How can you tell Watch is too expensive? Look at the sales price. Wait. You’re thinking, “Wil, Apple doesn’t really have sale prices.” That’s true. It’s unlikely you’ll walk into an Apple Store and get a new Mac, iPhone, or iPad for 25-percent off. That’s not Apple. Our favorite Mac maker uses partners to do the dirty work of discounting products.
Best Buy has been selling Watch for $100 off. How does that make you feel, early adopter? Other retailers have begun discounting Watch for the holiday shopping season. Despite far lower prices, most smartwatch competitors haven’t made much of a dent in the universe and do not appear to have stymied Apple Watch unit sales, so why should Apple bother to help partners move more units by allowing a discount?
Watch 2 is coming. The warehouses are full of Watch 1. Something has to give and the first place to start is with buy this, get a Watch at a discount bundles (which amount to a discount), and then sale prices (the obvious discount). Both are needed– and have been implemented already– to get the large Watch inventory down to manageable levels before Watch 2 is introduced.
Watch 2? Yes, Watch 1 will be a year old this spring, so Watch 2 must be on the way, right? If a product has too much inventory then discounts are used to increase demand which reduces supply. It’s basic math.

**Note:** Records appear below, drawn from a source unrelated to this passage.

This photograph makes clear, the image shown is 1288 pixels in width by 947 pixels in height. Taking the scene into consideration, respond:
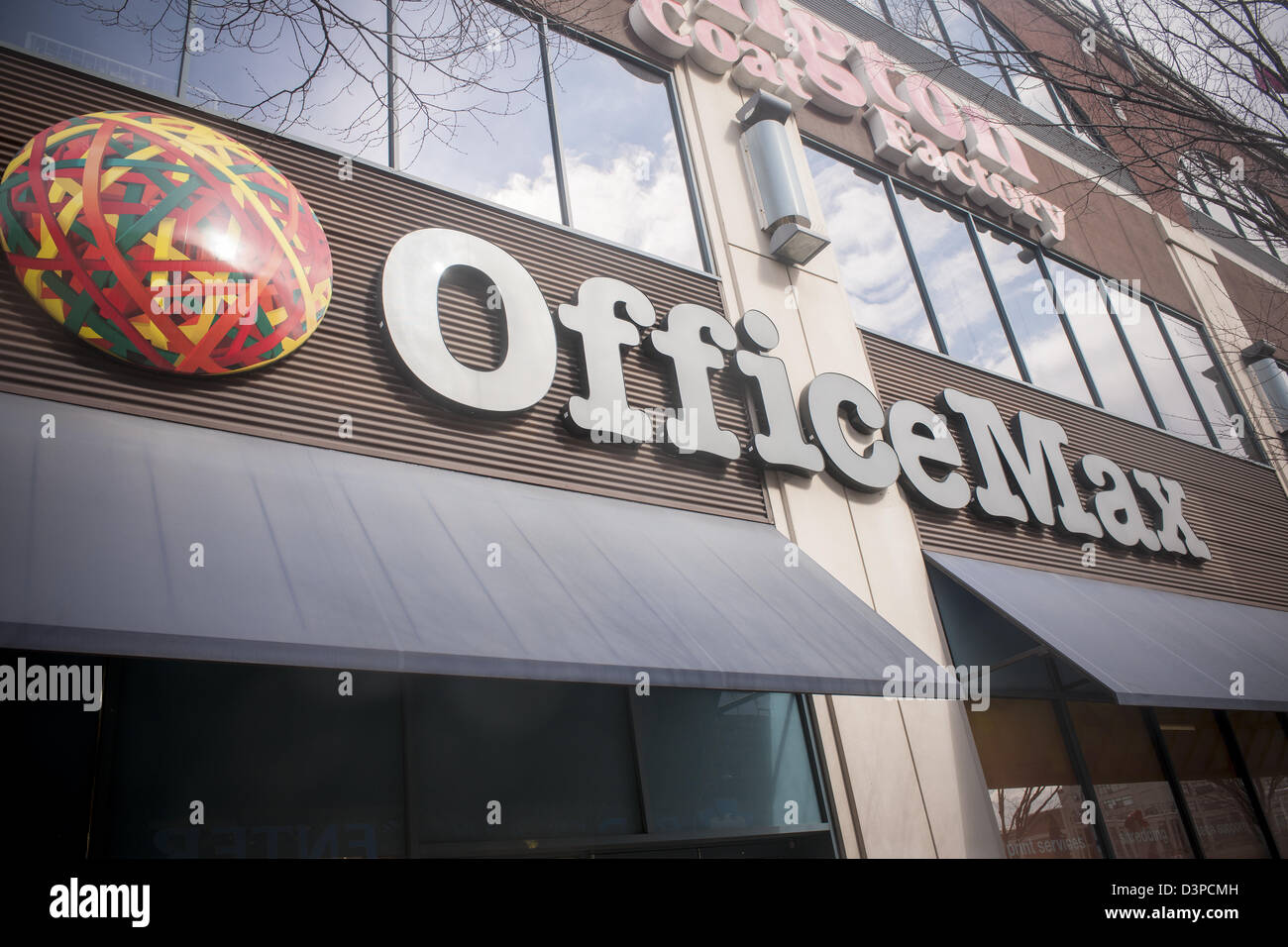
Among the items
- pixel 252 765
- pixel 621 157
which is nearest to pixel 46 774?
pixel 252 765

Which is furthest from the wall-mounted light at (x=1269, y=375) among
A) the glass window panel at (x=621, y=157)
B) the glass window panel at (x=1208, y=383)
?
the glass window panel at (x=621, y=157)

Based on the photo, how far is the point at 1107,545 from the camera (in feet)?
29.1

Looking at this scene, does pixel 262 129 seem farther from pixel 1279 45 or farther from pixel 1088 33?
pixel 1279 45

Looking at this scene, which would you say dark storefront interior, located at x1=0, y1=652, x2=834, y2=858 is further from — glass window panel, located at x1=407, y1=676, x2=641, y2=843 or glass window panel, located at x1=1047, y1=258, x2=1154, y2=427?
glass window panel, located at x1=1047, y1=258, x2=1154, y2=427

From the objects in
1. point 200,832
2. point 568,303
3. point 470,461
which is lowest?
point 200,832

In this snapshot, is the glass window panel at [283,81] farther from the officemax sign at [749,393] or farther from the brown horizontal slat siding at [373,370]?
the officemax sign at [749,393]

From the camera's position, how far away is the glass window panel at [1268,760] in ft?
27.5

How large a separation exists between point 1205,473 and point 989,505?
16.9 feet

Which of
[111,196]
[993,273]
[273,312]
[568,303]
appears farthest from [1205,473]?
[111,196]

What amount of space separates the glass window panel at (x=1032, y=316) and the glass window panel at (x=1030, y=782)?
4.44m

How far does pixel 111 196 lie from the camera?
434cm

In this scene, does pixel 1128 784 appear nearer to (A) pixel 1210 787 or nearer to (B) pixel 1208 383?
(A) pixel 1210 787

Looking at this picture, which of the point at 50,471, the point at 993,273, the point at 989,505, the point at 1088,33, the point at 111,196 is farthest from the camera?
the point at 993,273

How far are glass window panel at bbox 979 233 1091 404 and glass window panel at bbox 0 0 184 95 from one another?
886 cm
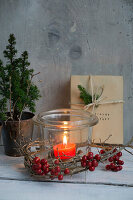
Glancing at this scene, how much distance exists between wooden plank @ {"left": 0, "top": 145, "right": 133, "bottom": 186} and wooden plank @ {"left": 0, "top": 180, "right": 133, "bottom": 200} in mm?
22

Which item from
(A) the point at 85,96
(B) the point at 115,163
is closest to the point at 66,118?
(A) the point at 85,96

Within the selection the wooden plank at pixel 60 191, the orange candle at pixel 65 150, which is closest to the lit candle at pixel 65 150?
the orange candle at pixel 65 150

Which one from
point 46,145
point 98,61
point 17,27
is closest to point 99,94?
point 98,61

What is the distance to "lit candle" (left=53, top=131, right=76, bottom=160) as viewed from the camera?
805 millimetres

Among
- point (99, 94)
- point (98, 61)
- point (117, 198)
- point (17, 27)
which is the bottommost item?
point (117, 198)

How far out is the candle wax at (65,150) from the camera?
0.80 metres

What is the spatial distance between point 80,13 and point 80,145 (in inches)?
18.3

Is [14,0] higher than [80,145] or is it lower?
higher

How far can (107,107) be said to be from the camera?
38.0 inches

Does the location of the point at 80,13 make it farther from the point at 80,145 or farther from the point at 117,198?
the point at 117,198

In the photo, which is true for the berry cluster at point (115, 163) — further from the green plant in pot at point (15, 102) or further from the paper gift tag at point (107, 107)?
the green plant in pot at point (15, 102)

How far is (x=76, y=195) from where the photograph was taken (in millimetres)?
674

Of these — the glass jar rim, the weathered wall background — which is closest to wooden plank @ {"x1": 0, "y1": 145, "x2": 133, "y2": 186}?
the glass jar rim

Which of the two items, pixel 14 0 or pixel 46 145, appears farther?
pixel 14 0
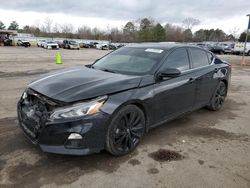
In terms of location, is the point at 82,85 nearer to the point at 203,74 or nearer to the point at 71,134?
the point at 71,134

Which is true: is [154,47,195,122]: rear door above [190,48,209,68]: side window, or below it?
below

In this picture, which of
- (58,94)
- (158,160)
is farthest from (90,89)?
(158,160)

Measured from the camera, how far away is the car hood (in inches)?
112

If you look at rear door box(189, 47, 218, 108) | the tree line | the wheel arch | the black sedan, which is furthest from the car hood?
the tree line

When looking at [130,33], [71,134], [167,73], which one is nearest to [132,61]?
[167,73]

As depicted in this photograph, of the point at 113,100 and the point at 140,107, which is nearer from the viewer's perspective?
the point at 113,100

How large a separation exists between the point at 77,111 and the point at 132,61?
164cm

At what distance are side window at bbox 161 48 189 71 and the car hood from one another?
794 mm

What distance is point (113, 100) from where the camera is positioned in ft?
9.72

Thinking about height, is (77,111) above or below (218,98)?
above

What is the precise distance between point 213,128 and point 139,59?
2.00 m

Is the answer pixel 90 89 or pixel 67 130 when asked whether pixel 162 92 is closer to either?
→ pixel 90 89

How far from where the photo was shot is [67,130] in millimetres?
2697

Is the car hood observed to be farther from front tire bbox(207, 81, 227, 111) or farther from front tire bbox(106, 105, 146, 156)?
front tire bbox(207, 81, 227, 111)
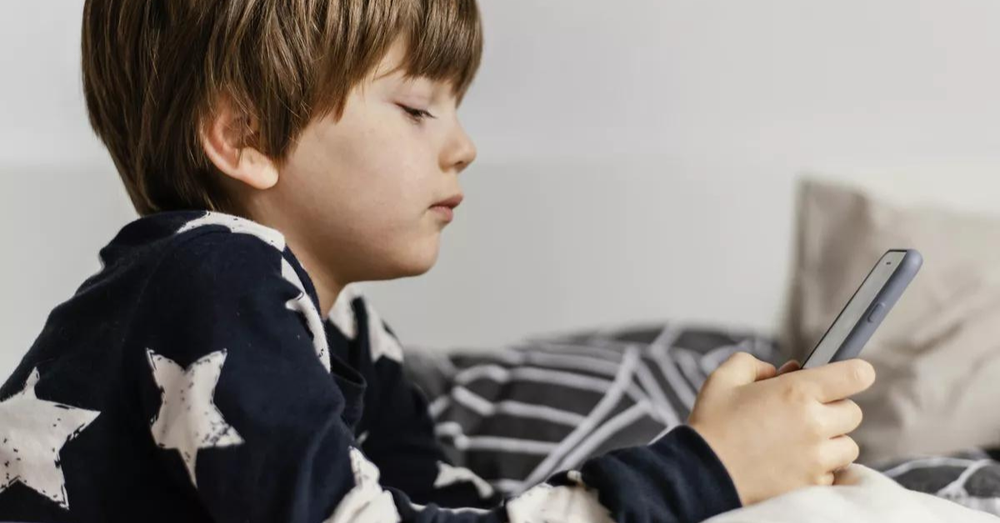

That said, my gut feel across the board is that Apple’s prices– on everything– are a little too high in the face of economic doldrums which seem to permeate the rest of the world. An iPhone can be priced at nearly a thousand dollars which happens to be about the same as a fully tricked out iPad Pro and just under the entry-level MacBook.
Don’t get me started on Apple TV. While all of us expect it to be the gateway drug to dropping the cable TV company in the future, the future isn’t here yet, so we’re saddled with an Apple TV 4 platform that can cost nearly triple the Apple 3 ($69) but at least double the previous version and if tvOS app developers are telling the truth, Apple TV 4’s sales are not that good and app sales are even worse.
We’re still early in the holiday shopping season and a new year is around the corner so there is plenty of time for Apple to get manufacturing, inventory, sales channels, and customer demand into some sort of acceptable sync, but for now, Apple Watch is too expensive. And so is Apple TV.